In the past, due to limited computational power, neural networks were relatively simple. For instance, a typical Multilayer Perceptron (MLP) would have only 3 to 4 layers, each containing just a few dozen neurons. However, as computational capabilities improved, neural networks evolved to become both deeper, with significantly more layers, and wider, usually with more neurons per layer.
This raises an important question:
Why is there so much emphasis on the "depth" of neural networks rather than their "width"? or why do we prioritize increasing depth over expanding width?
The key reason is that deep neural networks excel at structurally analyzing data and extracting patterns, a capability that shallow networks lack. This depth-shallowness distinction is akin to code abstraction, where programmers condense logic into functions to streamline and simplify code.
Reusable functions simplify code by enabling it to represent more complex logic within the same length. For instance, the inner product is a widely used function in fields like data analytics, machine learning, and signal processing.
In a single project, functions like linear regression and PCA often rely on the inner product. Encapsulating the inner product in a reusable function allows higher-level functions to call it directly, avoiding redundant implementation and simplifying the workflow.
This concept underpins the hierarchical structure of deep neural networks, which prioritize more layers over more neurons per layer. Early layers act as fundamental building blocks, similar to reusable sub-functions in code (e.g., the inner product). Later layers combine these foundations to form increasingly complex functions.
Let's take cat recognition as an example:
The process of recognizing a cat involves identifying shapes such as triangles for ears and circles for eyes. To discern these shapes, the neural network initially learns to recognize lines and curves (edges). In this context, "Cat Recognition" corresponds to the final output layer of the network, while the detection of a "45° Line" represents the functions of earlier hidden layers processing edge information.

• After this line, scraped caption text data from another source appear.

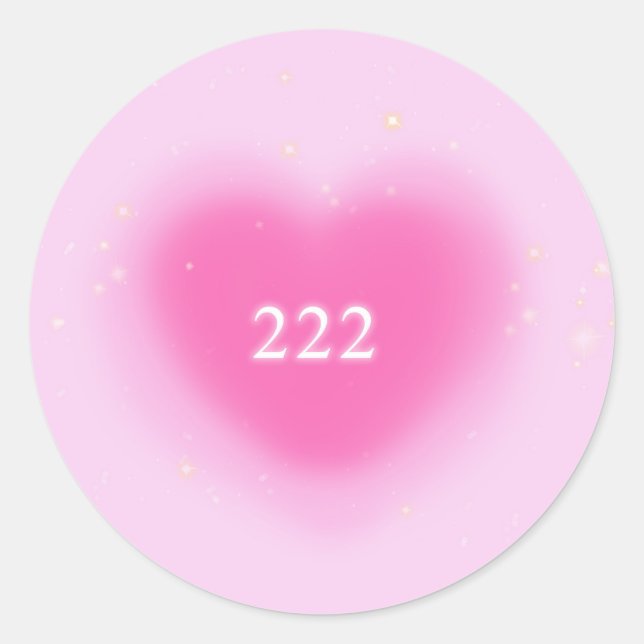Sticker Rond 222 Moderne Coeur rose Numéro d'ange esthétique (Devant)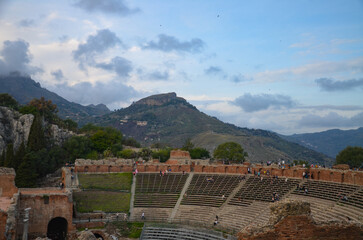 Ancient Theatre – Teatro Antico di Taormina, Sicily, Italy, the most important monument. Carved...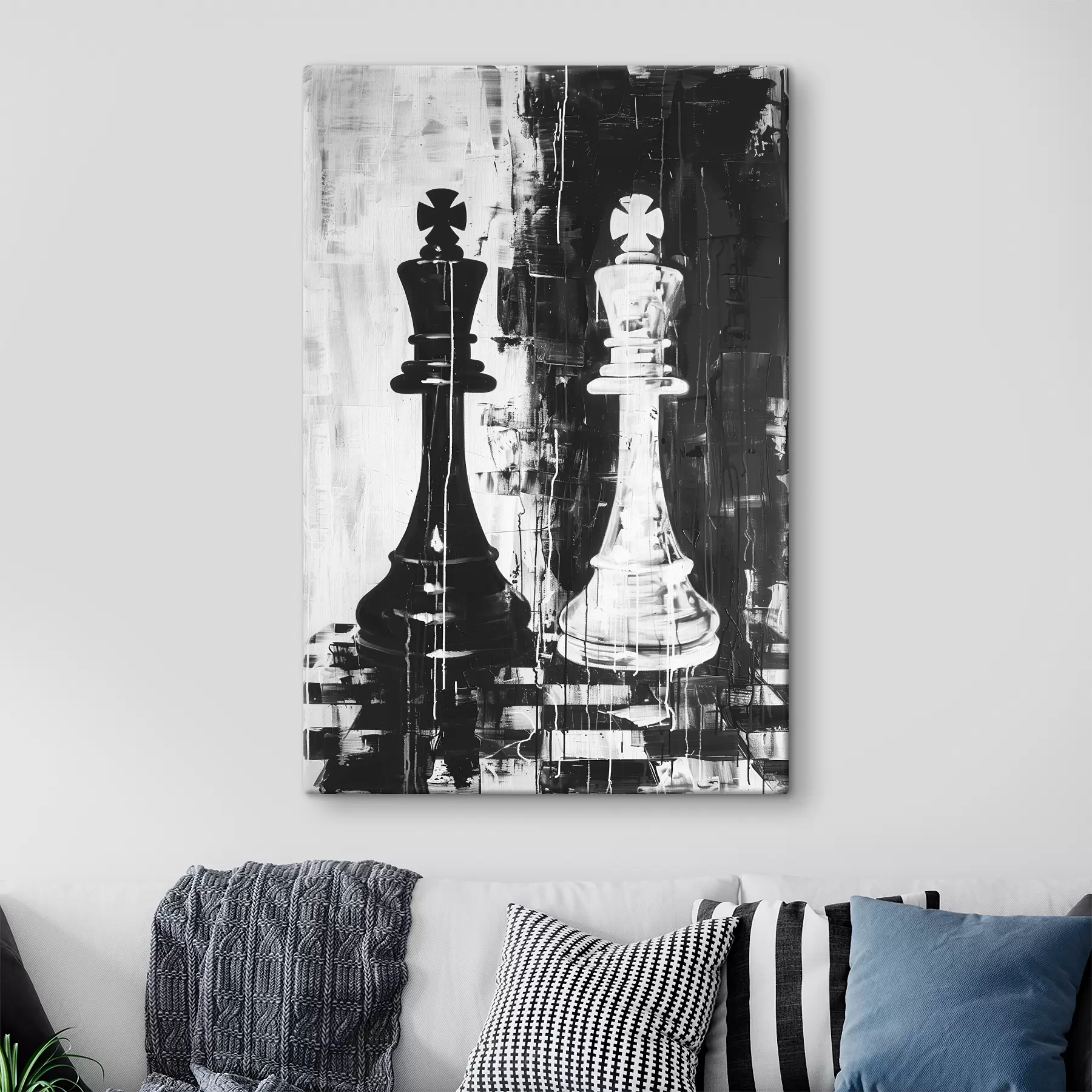 Fototapetai Juodos ir baltos spalvos šachmatų figūrėlė s38642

A shallow neural network is like a programmer writing all code in a single script without nesting functions. Lacking a hierarchical structure, shallow networks must reimplement lower-level feature extraction for each higher-level task, resulting in redundant neurons and limiting the network's learning potential.
Let’s consider a practical example involving a Convolutional Neural Network (CNN) designed for car recognition. The figure above illustrates how different layers in a neural network process information at varying levels of abstraction.

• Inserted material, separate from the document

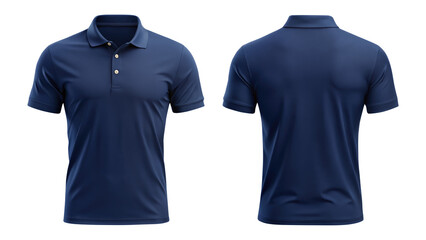 navy polo shirt front and back view isolated on transparent white background png, clipping path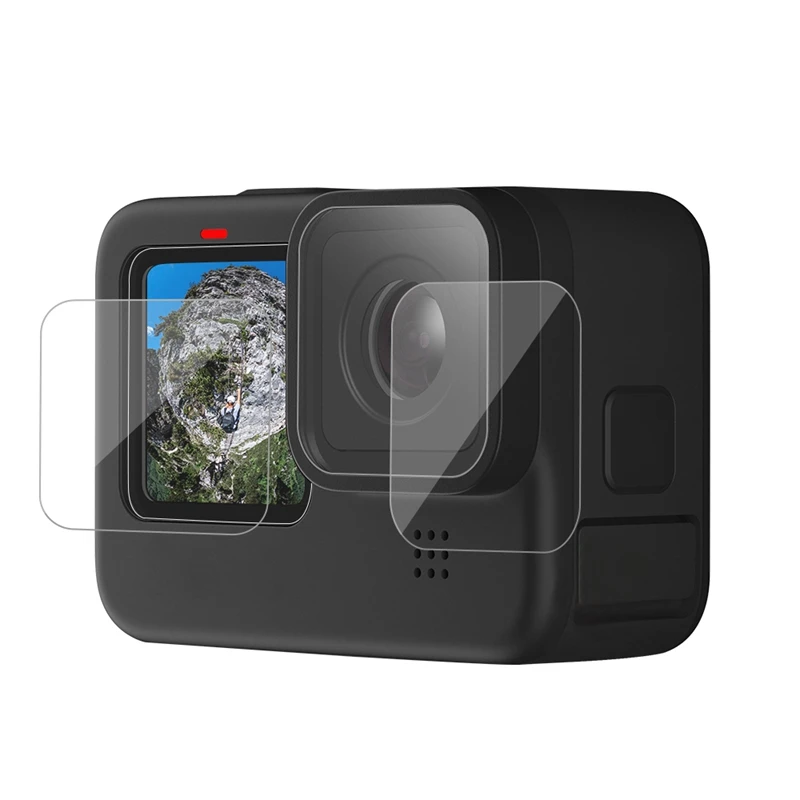 

TELESIN GP-FLM-901 Camera Lens Screen Display Protective Film for GoPro Hero 9 Black Clear Tempered Film Set Protector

These combinations can be thought of as logic gates, such as 'AND' and 'NAND,' where the presence or absence of specific patterns determines whether the object is classified as a car or not.
In the initial layers, the network focuses on extracting fundamental, low-level features, such as edges, lines, and simple geometric patterns. These are the building blocks of visual information, analogous to the inner product in coding — simple, reusable components that can be combined to form more complex structures. For instance, detecting edges at various angles helps the network establish the basic contours and shapes present in the image.